I have received the following problem:
Concider the following simple model of a neuron
z = wx + b logits,
yˆ = g(z) activation,
L2 (w, b) = 12 (y − ŷ)^2 quadratic loss (Mean Squared Error (MSE), L2 loss, l2-norm),
L1 (w, b) = |y − yˆ| absolut value loss (Mean Absolut Error (MAE), L1 loss, l1-norm),
with x,w,b ∈ R. Calculate the derivatives ∂L/∂w and ∂L/∂b for updating the weight w and bias b. Determine the results for both loss functions (L1, L2) and assume a sigmoid and a tanh activation function g(z). Write down all steps of your derivation. Hint: You have to use the chain rule.
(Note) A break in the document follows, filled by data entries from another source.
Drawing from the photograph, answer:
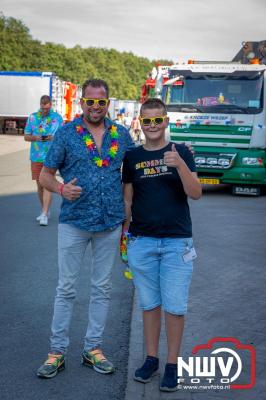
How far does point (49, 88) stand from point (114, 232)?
3599cm

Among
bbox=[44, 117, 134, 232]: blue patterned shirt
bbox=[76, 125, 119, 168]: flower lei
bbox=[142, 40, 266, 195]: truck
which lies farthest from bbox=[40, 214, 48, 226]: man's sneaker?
bbox=[76, 125, 119, 168]: flower lei

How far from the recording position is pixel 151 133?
4.15m

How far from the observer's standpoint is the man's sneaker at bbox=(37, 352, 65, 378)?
4410 mm

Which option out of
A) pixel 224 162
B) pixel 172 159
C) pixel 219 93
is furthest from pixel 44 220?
pixel 172 159

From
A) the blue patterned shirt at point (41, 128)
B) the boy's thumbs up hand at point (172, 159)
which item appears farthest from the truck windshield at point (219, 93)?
the boy's thumbs up hand at point (172, 159)

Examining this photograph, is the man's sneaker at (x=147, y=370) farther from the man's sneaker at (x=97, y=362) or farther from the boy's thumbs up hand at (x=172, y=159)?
the boy's thumbs up hand at (x=172, y=159)

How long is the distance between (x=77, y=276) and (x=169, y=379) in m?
0.90

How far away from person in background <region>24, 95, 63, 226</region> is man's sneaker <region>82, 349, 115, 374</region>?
5.72 metres

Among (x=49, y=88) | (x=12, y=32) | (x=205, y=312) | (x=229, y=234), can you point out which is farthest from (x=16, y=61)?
(x=205, y=312)

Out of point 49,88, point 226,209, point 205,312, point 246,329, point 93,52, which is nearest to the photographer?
point 246,329

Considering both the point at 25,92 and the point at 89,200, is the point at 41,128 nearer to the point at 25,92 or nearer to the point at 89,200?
the point at 89,200

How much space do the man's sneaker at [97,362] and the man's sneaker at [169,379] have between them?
1.50ft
I have considered the following approach for example L2 derived after w:
\begin{equation}
L_2 = \frac{1}{2} (y - \hat{y})^2 = \frac{1}{2} \left( y - g(z) \right)^2 = \frac{1}{2} \left( y - g(wx + b) \right)^2 = \frac{1}{2} \left( y - \frac{1}{1 + e^{-wx + b}} \right)^2
\end{equation}
This expression could then be easily derived using the chain rule.
However, in the literature I find the following approach:
\begin{equation}
\frac{\partial L_2}{\partial w} = \frac{\partial L_2}{\partial \hat{y}} \times \frac{\partial \hat{y}}{\partial z} \times \frac{\partial z}{\partial w} = -(y - \hat{y}) \times g'(z) \times x
\end{equation}
So which of the two approaches is the right one in this context? Or is there even an adner connection?